# What the exercise asks
If a line of the records contains the word "trap", list it.
• • • •
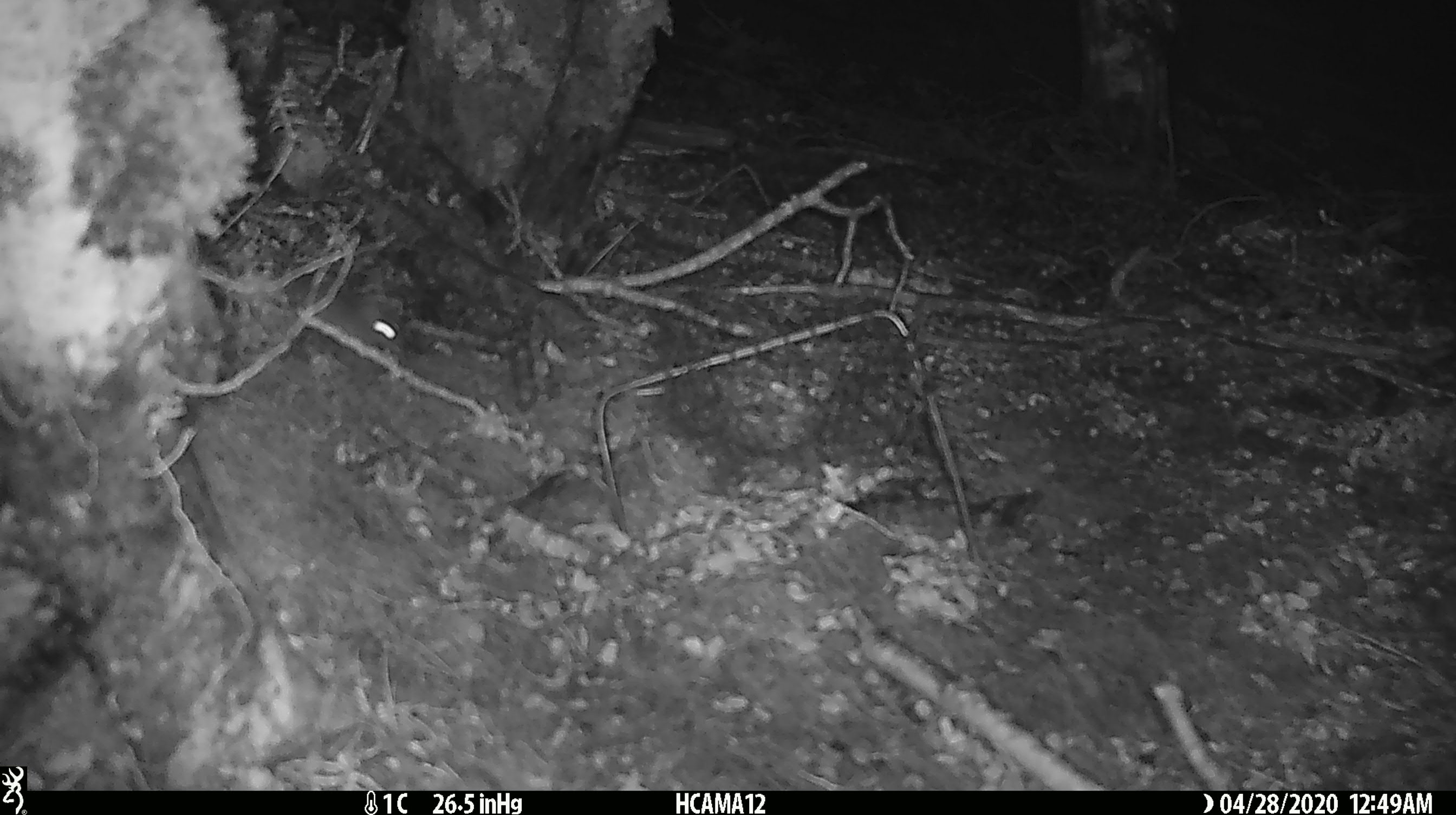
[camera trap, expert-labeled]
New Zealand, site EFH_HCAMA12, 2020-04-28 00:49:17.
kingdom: Animalia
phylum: Chordata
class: Mammalia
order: Rodentia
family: Muridae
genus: Mus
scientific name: Mus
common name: mouse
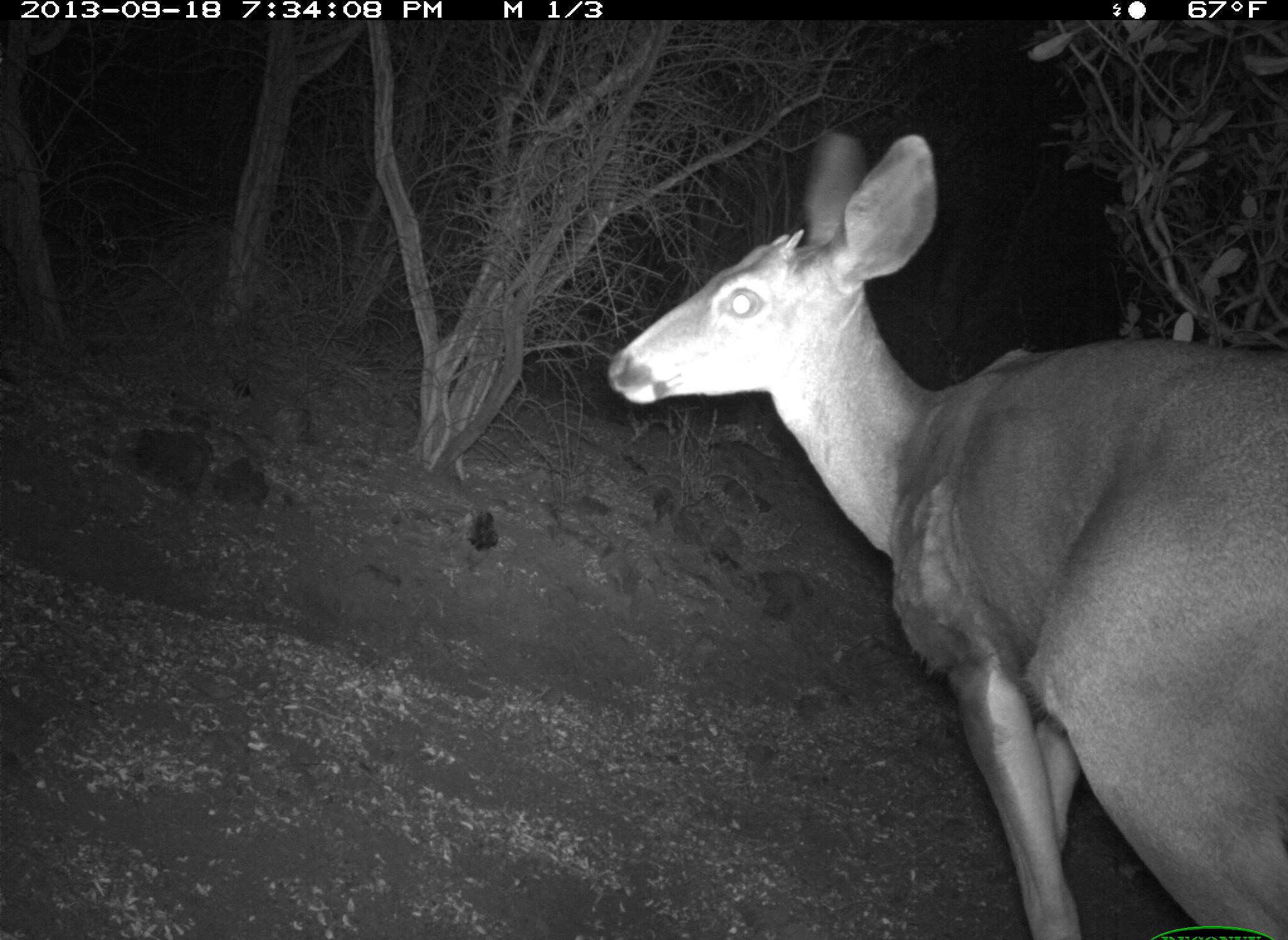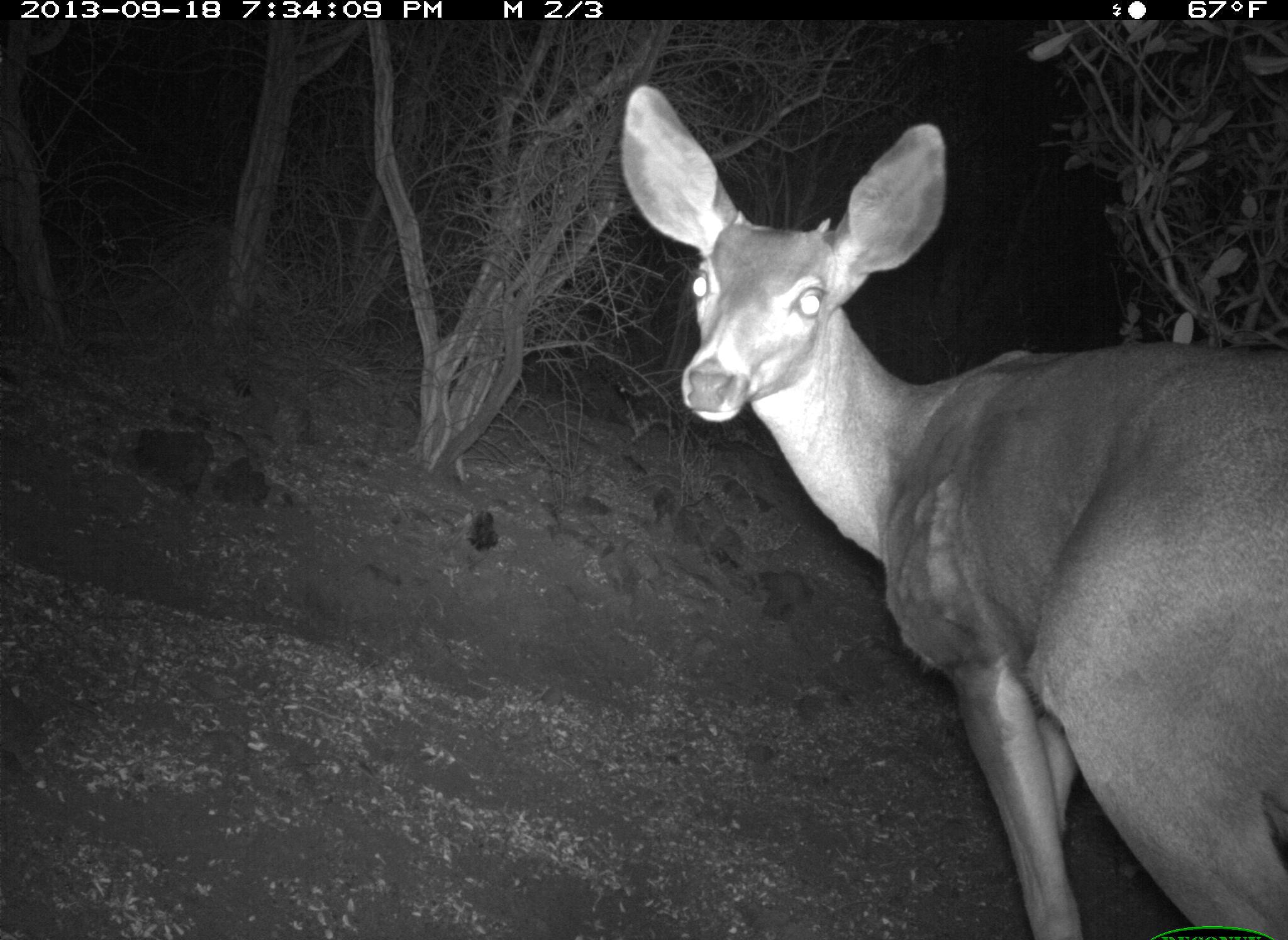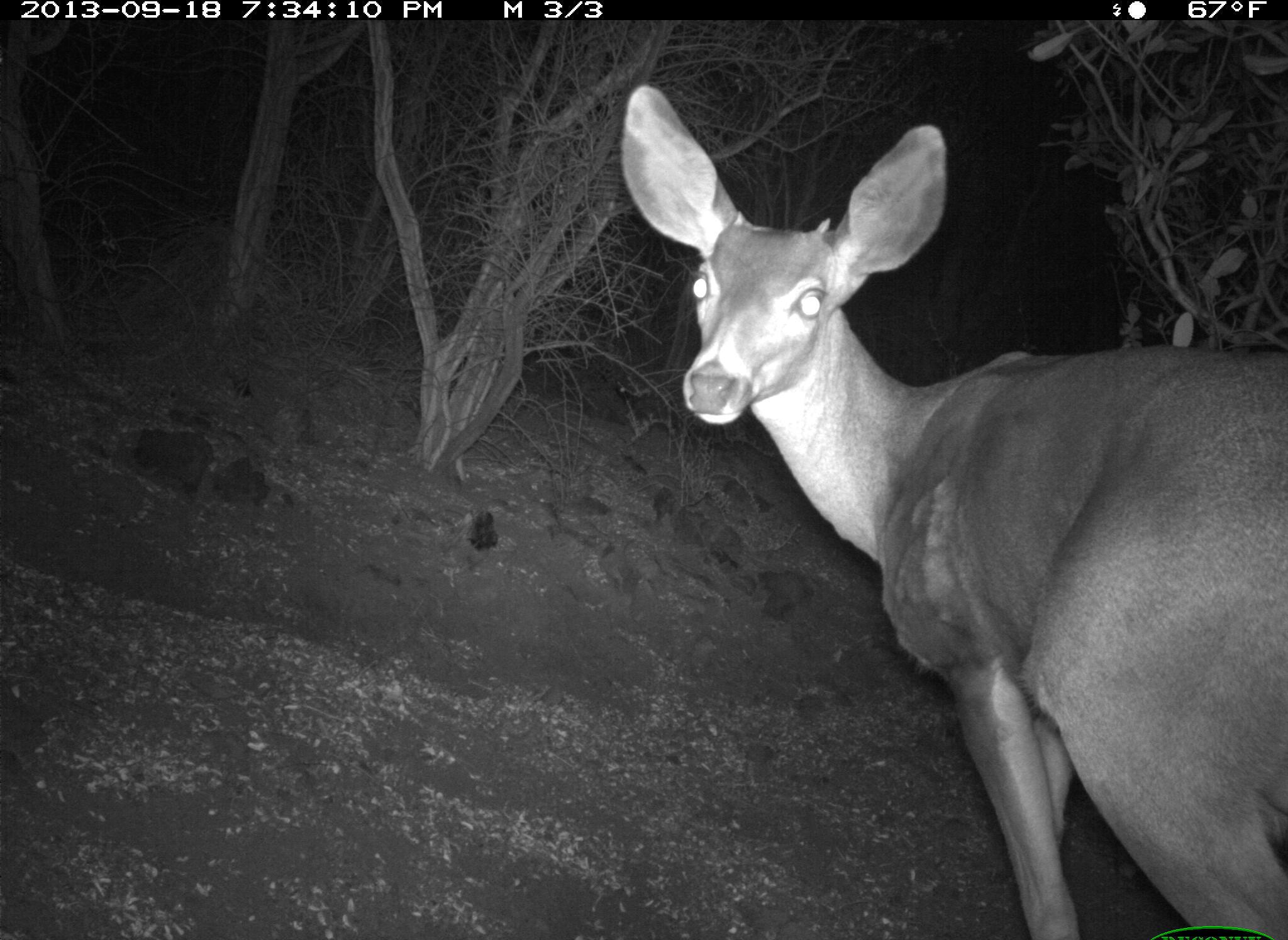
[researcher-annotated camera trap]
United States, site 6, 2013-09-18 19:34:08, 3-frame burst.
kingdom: Animalia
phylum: Chordata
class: Mammalia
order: Artiodactyla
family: Cervidae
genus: Odocoileus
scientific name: Odocoileus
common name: deer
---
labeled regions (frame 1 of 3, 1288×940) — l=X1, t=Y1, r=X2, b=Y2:
deer: l=610, t=128, r=1288, b=940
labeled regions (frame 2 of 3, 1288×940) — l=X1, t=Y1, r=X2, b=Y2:
deer: l=621, t=85, r=1288, b=940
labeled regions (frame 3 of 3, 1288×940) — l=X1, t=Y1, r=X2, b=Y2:
deer: l=621, t=85, r=1288, b=940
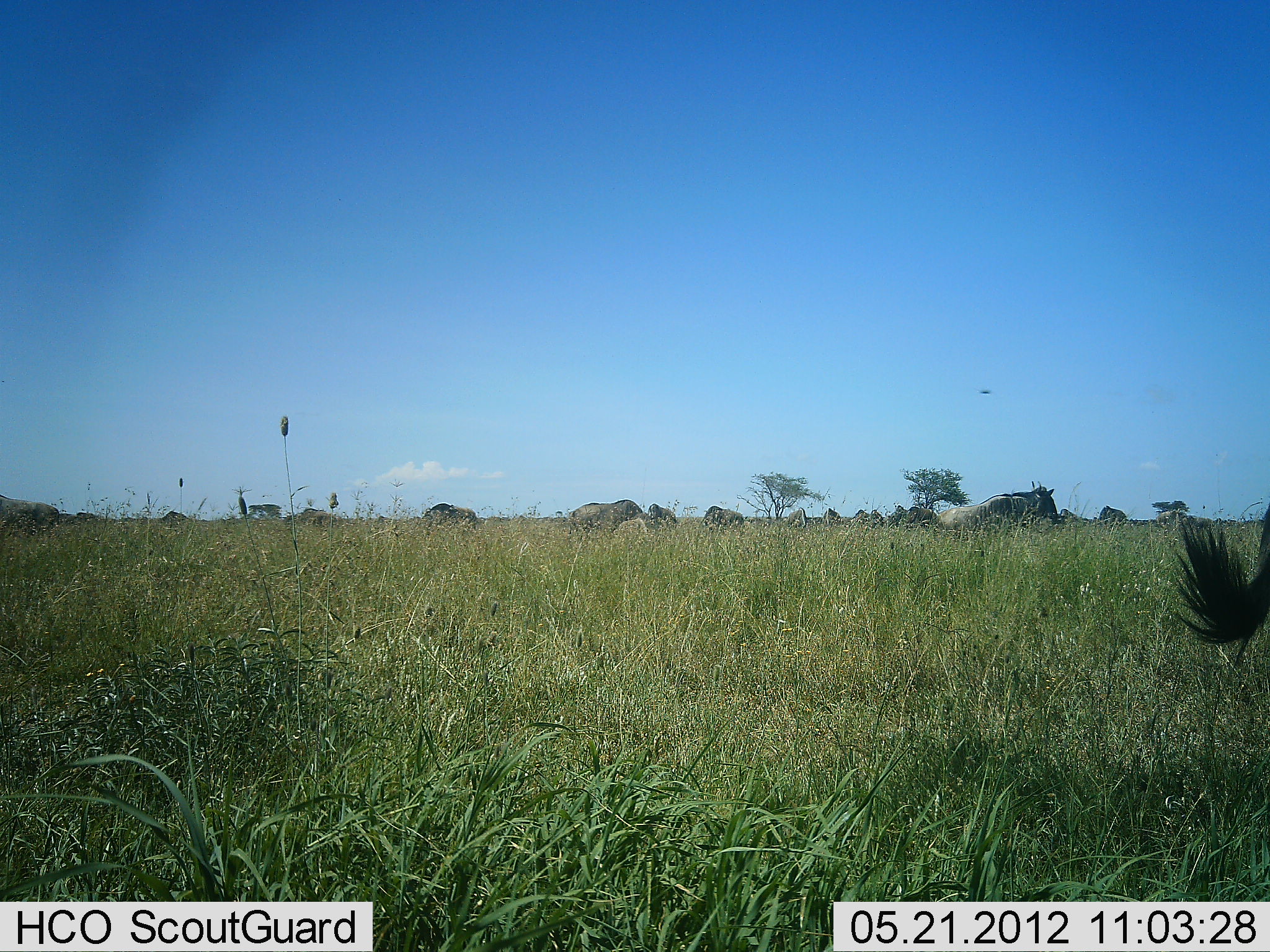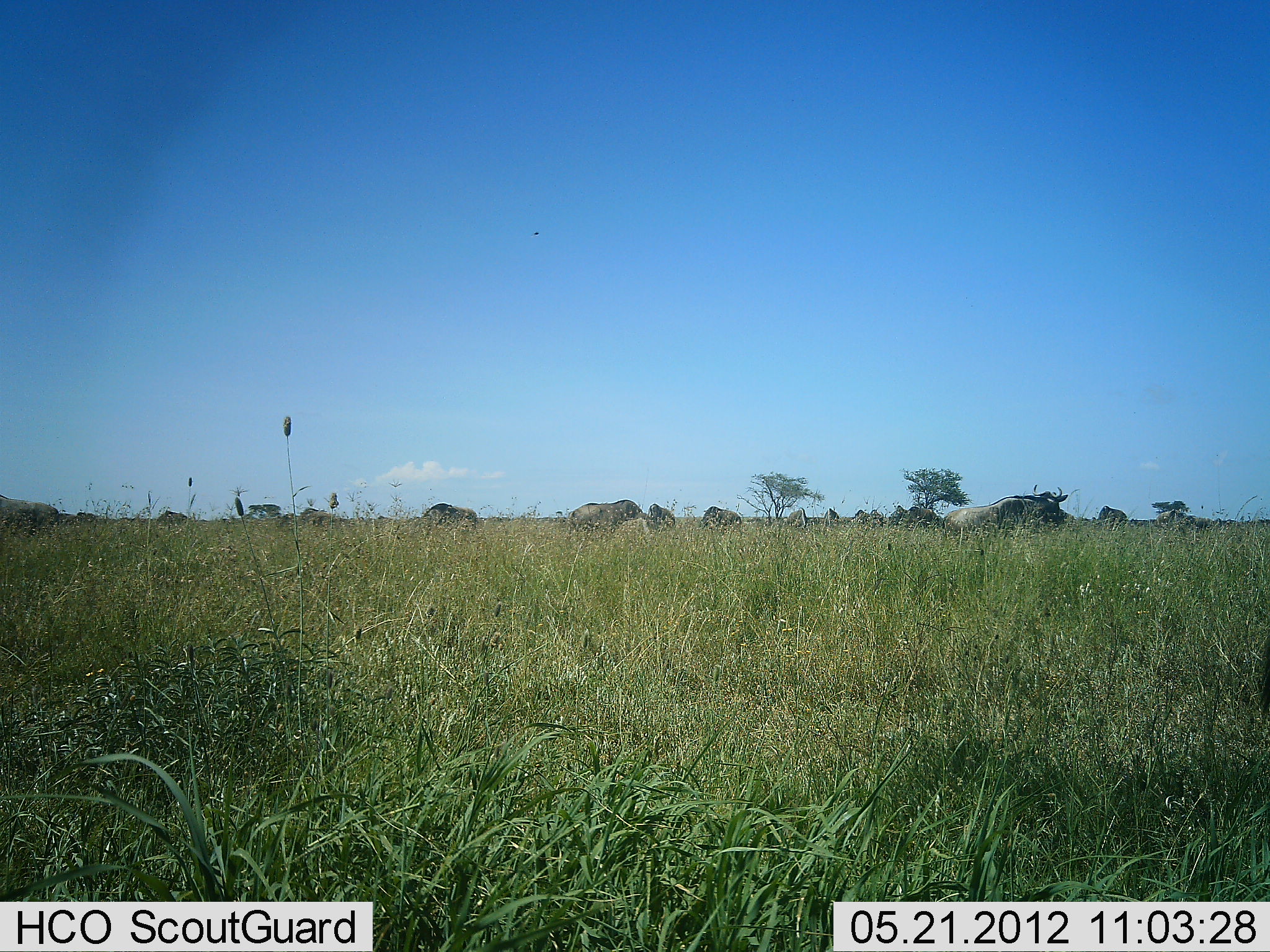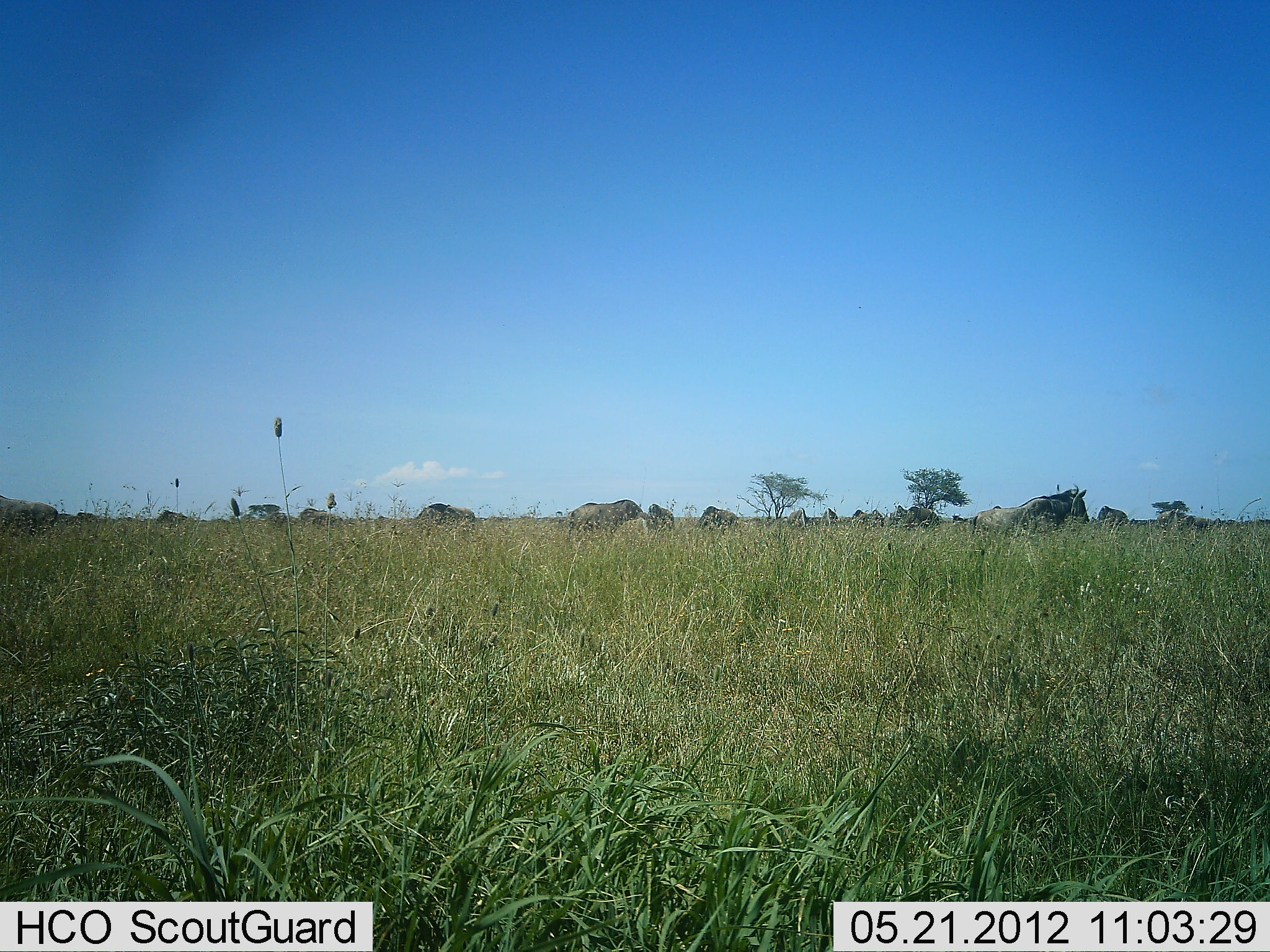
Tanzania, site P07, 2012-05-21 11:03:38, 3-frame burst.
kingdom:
• • • •
# Answer below
[camera trap, expert-labeled]
[researcher-annotated camera trap]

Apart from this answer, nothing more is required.